#### [TEXTO PARA LEITURA]
'''

Na cimeira anual da NATO, que teve lugar em junho, os membros do bloco comprometeram-se a gastar pelo menos 5% do seu PIB em defesa e em infraestruturas relacionadas com a defesa. Os países da Ásia Oriental estão a construir, tardiamente, navios de guerra e mísseis para combater uma China mais forte e assertiva. Contudo, mesmo com o aumento do financiamento, com a conversão de fábricas para fins militares e com uma maior produção de armamento, há uma questão que permanece sem resposta: quem irá empunhar todas estas novas armas?

Os países da NATO não resolveram o problema fundamental de saber quem irá combater. Uma das principais lições da guerra entre a Rússia e a Ucrânia diz respeito ao número de efetivos. A era das operações restritas de contrainsurreição e da guerra rápida e de precisão chegou ao fim. Com mais de meio milhão de soldados a defrontarem-se ao longo de uma frente de 1600 quilómetros, tivemos de reaprender um antigo princípio da guerra: a quantidade importa. E, em última análise, essa quantidade corresponde a seres humanos.

Há um aspeto fundamental da guerra entre a Rússia e a Ucrânia — a utilização em massa de drones no campo de batalha — que não deve desviar a nossa atenção da importância central do volume de efetivos.

Os drones são atualmente responsáveis por cerca de 70% das baixas de combate, mas representam uma evolução, e não uma revolução, das táticas militares. Os drones de ataque são muitas vezes um meio de apoio de fogo mais caro e menos eficaz do que a artilharia tradicional. Assim, a dimensão das frotas de drones nos campos de batalha ucranianos diz tanto sobre o esgotamento das armas tradicionais, incluindo artilharia e mísseis, quanto sobre a crescente capacidade dos veículos e das armas não tripulados.

Com mais de meio milhão de soldados a defrontarem-se ao longo de 1600 km, tivemos de reaprender um antigo princípio da guerra: a quantidade importa.

'''

#### [PEDIDO ESCRITO A]
No texto sobre os efetivos militares, que percentagem do PIB os membros da NATO se comprometeram a gastar, no mínimo, na cimeira anual de junho?

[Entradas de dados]
'''

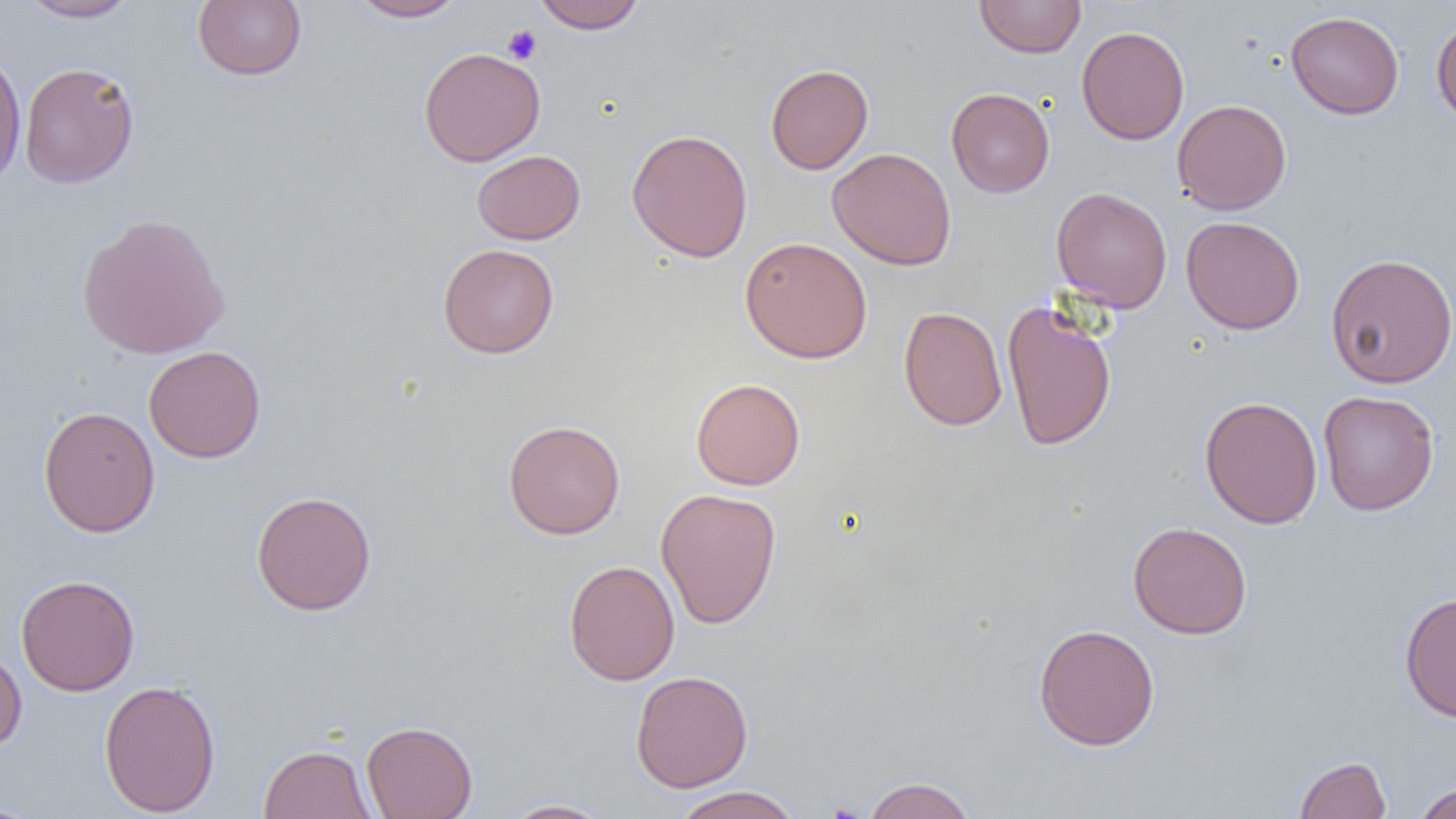
Summary:
  - Coordinate format: approximate bounding boxes as [x1, y1, x2, y2] in pixels
  - Platelet locations: [503, 25, 542, 65]
  - Uninfected red blood cell locations: [17, 0, 140, 22], [348, 0, 466, 22], [974, 0, 1086, 58], [193, 1, 307, 81], [531, 1, 647, 33], [1286, 11, 1404, 119], [1431, 15, 1456, 127], [1076, 25, 1189, 145], [0, 46, 27, 191], [418, 47, 545, 167], [18, 61, 140, 188], [765, 63, 874, 174], [946, 87, 1055, 197], [1172, 99, 1292, 215], [626, 128, 753, 263], [827, 147, 957, 270], [472, 150, 585, 245], [1051, 187, 1172, 312], [76, 213, 230, 359], [1181, 216, 1305, 334], [740, 236, 872, 364], [438, 244, 559, 358], [1325, 253, 1456, 388], [1002, 299, 1117, 452], [898, 306, 1008, 431], [143, 345, 266, 463], [690, 378, 806, 490], [1318, 390, 1439, 516], [1199, 395, 1322, 529], [38, 405, 160, 538], [503, 420, 625, 540], [655, 487, 782, 629], [251, 490, 377, 616], [1128, 521, 1252, 639], [564, 559, 680, 686], [15, 574, 140, 696], [1399, 591, 1456, 723], [1033, 623, 1160, 750], [0, 648, 27, 752], [631, 670, 753, 792], [99, 679, 221, 817], [361, 720, 478, 819], [258, 744, 375, 819], [1294, 756, 1391, 818], [862, 776, 976, 819], [1413, 782, 1456, 819], [671, 786, 803, 819], [500, 799, 613, 818], [0, 800, 44, 819]
  - Slide-level diagnosis: no evidence of blood parasites
  - Magnification: 1000x
  - Image size: 1456×819 pixels
  - Field of view: one of a larger specimen
  - Modality: light microscopy
  - Preparation: thin blood smear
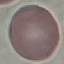

{
  "result": "no malaria parasites detected",
  "stain": "Giemsa",
  "capture": "smartphone through the microscope eyepiece",
  "preparation": "thin smear",
  "image_type": "automatically extracted cell patch, resized to 64 × 64 pixels"
}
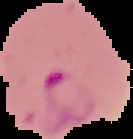

image size = 133×139 pixels
image type = segmented cell region on a black background
preparation = thin blood film
malaria status = parasitized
Report the malaria status of this cell.
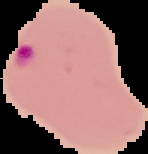
It is parasitized.

The area outside the segmented cell region is set to black. Image is 148×154 pixels. From a thin blood film.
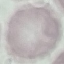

'''

#### [PEDIDO ESCRITO B]
Altere nas entradas tudo o que vai desde o início delas até à linha que contém "- Platelet locations: [503, 25, 542, 65]", ambas incluídas, substituindo "approximate" por "estimated" e deixando o resto igual. Apresente apenas essas linhas, sem as imagens.

#### [RESOLUÇÃO ESCRITA A]
Pelo menos 5% do PIB, em defesa e em infraestruturas relacionadas com a defesa.

#### [RESOLUÇÃO ESCRITA B]
Summary:
  - Coordinate format: estimated bounding boxes as [x1, y1, x2, y2] in pixels
  - Platelet locations: [503, 25, 542, 65]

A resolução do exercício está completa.